All the girls slept in one long room with their flimsy beds all in a row. Iris had the bed farthest from the door right beneath a window, where it was cold in the winter and damp in the summer and never entirely pleasant. She kept company with three white mice who sometimes the other girls could see, and when she slept rarely was it her own dreams that she dreamed.

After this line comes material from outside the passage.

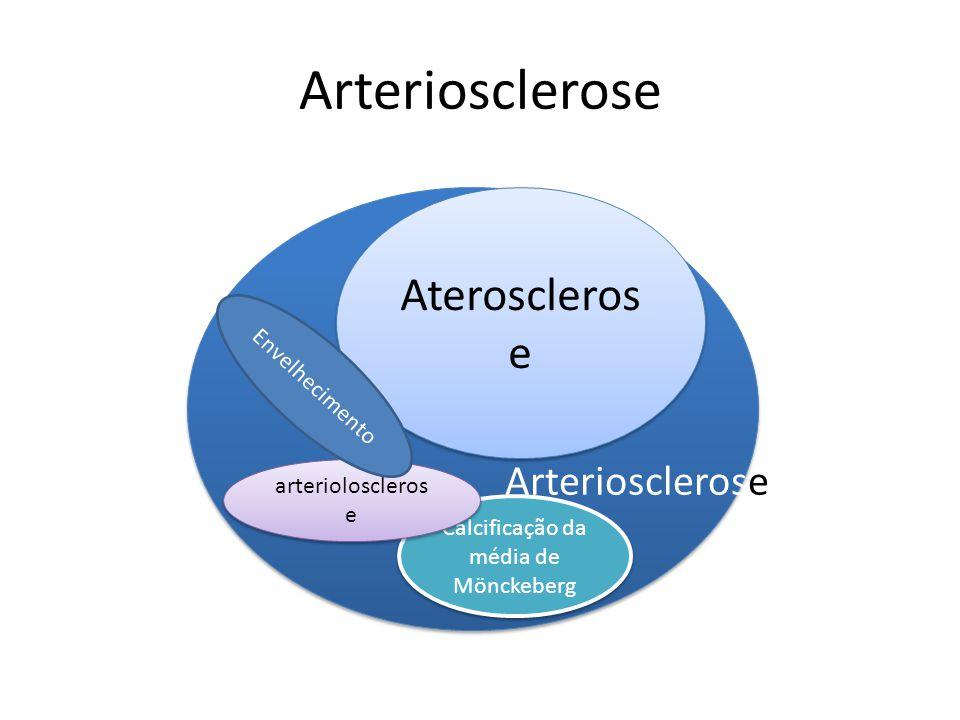 Arteriosclerose Ateroscleros e Calcificação da média de Mönckeberg arterioloscleros e Arteriosclerose Envelhecimento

Raised in a church, she already knew her numbers and her letters and even how to put them together, so she often skipped lessons, her body politely in class while her mind travelled through fields of high grass. And she would play all sorts of games with her mice friends, games of tag and chase that she had never played with the town children. Her favorite was hide-and-seek, because even though the mice were blind they could hear and feel and smell very well, so that if she breathed too heavily one might feel his whiskers stir, another might apprehend the sound of her exhale, and the third would catch the scents of breakfast on her.

Lessons rarely held her attention, but she did learn that across the sea there were contraptions called machines that did the work of men and beasts with unfeeling efficiency. She learned another King had claimed their kingdom, and that it was his fault that she was in school instead of with her candles.

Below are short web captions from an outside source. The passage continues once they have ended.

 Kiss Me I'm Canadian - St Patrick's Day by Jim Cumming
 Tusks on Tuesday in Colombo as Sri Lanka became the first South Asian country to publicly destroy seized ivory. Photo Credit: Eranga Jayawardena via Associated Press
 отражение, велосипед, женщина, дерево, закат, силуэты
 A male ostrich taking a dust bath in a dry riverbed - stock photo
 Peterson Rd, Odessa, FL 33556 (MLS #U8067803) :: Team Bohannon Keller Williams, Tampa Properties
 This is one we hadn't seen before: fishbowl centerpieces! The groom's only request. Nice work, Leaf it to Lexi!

She did have one dream that was all her own, and not a borrowed nightmare from the frail little girls that lay in sad beds in a long room in an unfriendly place. She dreamed she was surrounded by rows of candles all around and that she sat across from Mother Hall, who was stitching shoes of canvas and cloth while wearing a gray funeral shawl.

"Now, child," she had said, "I've travelled out of this world and into the next, and it's a right shame because I have so much left to teach you. I suppose this dream will have to do."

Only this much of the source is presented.